__Objetivo__: Reproduce literalmente el tramo del texto sobre las presiones políticas a la prensa que va desde "Aunque no es" hasta "coacción en juego.".

---------- Texto de lectura

El hostigamiento del gobierno de Julio María Sanguinetti y algunos de sus escuderos, como Walter Nessi, a medios y periodistas fue mítico, las llamadas de Luis Alberto Lacalle Herrera las sufrí en carne propia, y las quejas de Tabaré Vázquez sobre la prensa –que consideraba adversa– fueron en su mayoría expresadas públicamente o trasladadas a periodistas por su encargado de prensa cuando algo no les gustaba.

Aunque no es conveniente ponerlos a todos en la misma bolsa, no hay demasiada novedad en que algunos políticos o partidarios intenten presionar a los periodistas. Lo que cambia son las dimensiones y las formas. Varían los mecanismos de presión y los elementos de coacción en juego.

No es lo mismo hablar directamente con el periodista que hacerlo con el editor o el director del medio. No es lo mismo hablar con un propietario ideológicamente afín de un medio que con uno que no lo sea. No es lo mismo hablar con un medio saneado que con uno en crisis. No es lo mismo hablar en cualquier momento que en pleno proceso de negociación de una ley que afecta a los medios.

Pero, además, las nuevas tecnologías lo han cambiado todo. Twitter, en particular, se ha convertido en el epicentro de la batalla política. Allí se anuncian los fallecimientos, los cambios de ministros y las nuevas medidas. Y allí se tiende a presionar, controlar o curar el contenido de los medios al que acceden los internautas. Eso pervierte la lógica democrática y republicana. En una democracia los periodistas tenemos el deber constitucional de vigilar a los gobernantes, y no a la inversa.

En ese marco, presionar a un medio de comunicación alemán como DW a través de esas mismas redes, dirigiéndose a su director, pidiendo retractaciones y demás, no parece ser la mejor forma de demostrar que no hay presiones en Uruguay.

--------------------
---------- Registros

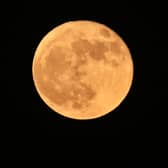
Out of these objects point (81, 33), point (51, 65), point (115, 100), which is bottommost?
Result: point (115, 100)

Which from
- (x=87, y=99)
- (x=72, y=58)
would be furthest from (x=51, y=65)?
(x=87, y=99)

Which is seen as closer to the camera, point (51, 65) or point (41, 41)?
point (51, 65)

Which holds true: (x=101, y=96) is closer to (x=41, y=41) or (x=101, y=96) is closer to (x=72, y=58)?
(x=72, y=58)

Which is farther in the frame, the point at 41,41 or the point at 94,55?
the point at 41,41

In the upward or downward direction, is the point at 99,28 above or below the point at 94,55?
above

--------------------

__Resultado__:
Aunque no es conveniente ponerlos a todos en la misma bolsa, no hay demasiada novedad en que algunos políticos o partidarios intenten presionar a los periodistas. Lo que cambia son las dimensiones y las formas. Varían los mecanismos de presión y los elementos de coacción en juego.